Come noto, dopo la riforma del 2017 il Codice delle assicurazioni private (articolo 145-bis) stabilisce che “Quando uno dei veicoli coinvolti in un incidente risulta dotato di un dispositivo elettronico che presenta le caratteristiche tecniche e funzionali stabilite ai sensi dell’articolo 132-ter, comma 1, lettere b) e c) (...), le risultanze del dispositivo formano piena prova, nei procedimenti civili, dei fatti a cui esse si riferiscono, salvo che la parte contro la quale sono state prodotte dimostri il mancato funzionamento o la manomissione del predetto dispositivo”. è, appunto, l’istituzionalizzazione della scatola nera: trionfo dell’elettronica e fine delle frodi, secondo le meritorie intenzioni di quell’entità un po’ vaga chiamata “Legislatore”. Sotto il rassicurante presidio della tecnologia, impossibile simulare un crash inesistente o cambiare la data di uno scontro realmente verificatosi.
Qualche perplessità, tuttavia, è affiorata: la “prova” di un fatto dovrebbe emergere nel processo, in un leale confronto ad armi pari tra le parti; dare valore di prova legale – vincolante per il giudice, quindi – a un software totalmente fuori dalla portata del cittadino automobilista non è operazione da farsi a cuor leggero; tant’è vero che ci si chiede come diamine faccia il cittadino automobilista a dimostrare... “il mancato funzionamento o la manomissione del predetto dispositivo”. Il problema, insomma, non è tanto la tecnologia quanto la fiducia accordata, a priori, al suo perfetto e impeccabile funzionamento. Alcuni mesi or sono, un Giudice di pace ha dato voce a tutte queste perplessità e sollevato questione di costituzionalità; e ora un intero settore economico è in attesa del verdetto della Corte costituzionale.
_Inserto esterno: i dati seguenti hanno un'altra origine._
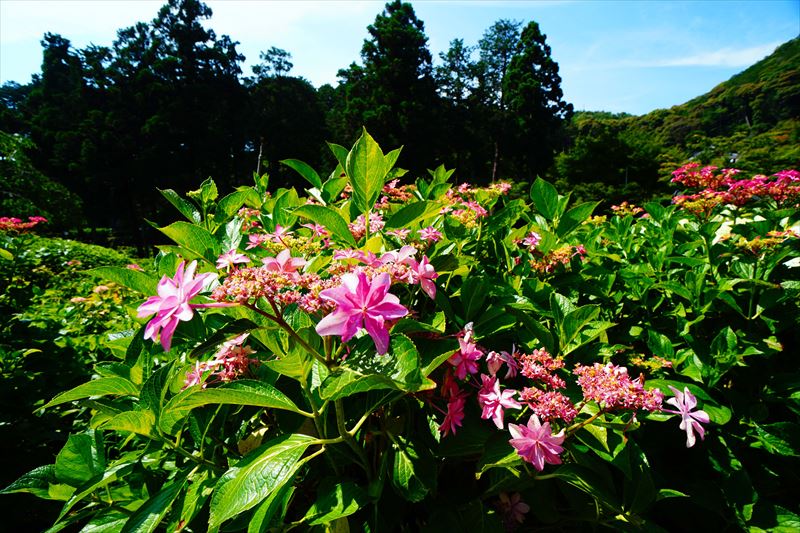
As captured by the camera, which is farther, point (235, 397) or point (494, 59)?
point (494, 59)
I commentatori più attenti intravedono, in questa vicenda, delle analogie con la questione degli autovelox, esaminata dalla Consulta nel 2015. Anche allora, infatti, il “nervo scoperto” stava nel fatto che un dispositivo elettronico, in assenza di particolari cautele, potesse, solo perché omologato, incidere direttamente – e pesantemente, se pensiamo a quanto è disturbante una patente sospesa – sulla situazione giuridica del singolo. Con la sentenza 113/2015, di cui parlarono giornali e telegiornali, la Corte costituzionale finì per imporre, a garanzia di tutti, la taratura periodica dell’apparecchio rilevatore di velocità; in particolare, il Giudice delle Leggi osservò che “i fenomeni di obsolescenza e deterioramento possono pregiudicare non solo l’affidabilità delle apparecchiature, ma anche la fede pubblica che si ripone in un settore di significativa rilevanza sociale, quale quello della sicurezza stradale”.
Per la scatola nera verrà svolto un ragionamento simile? Nessuno può dirlo, e la curiosità in giro è parecchia.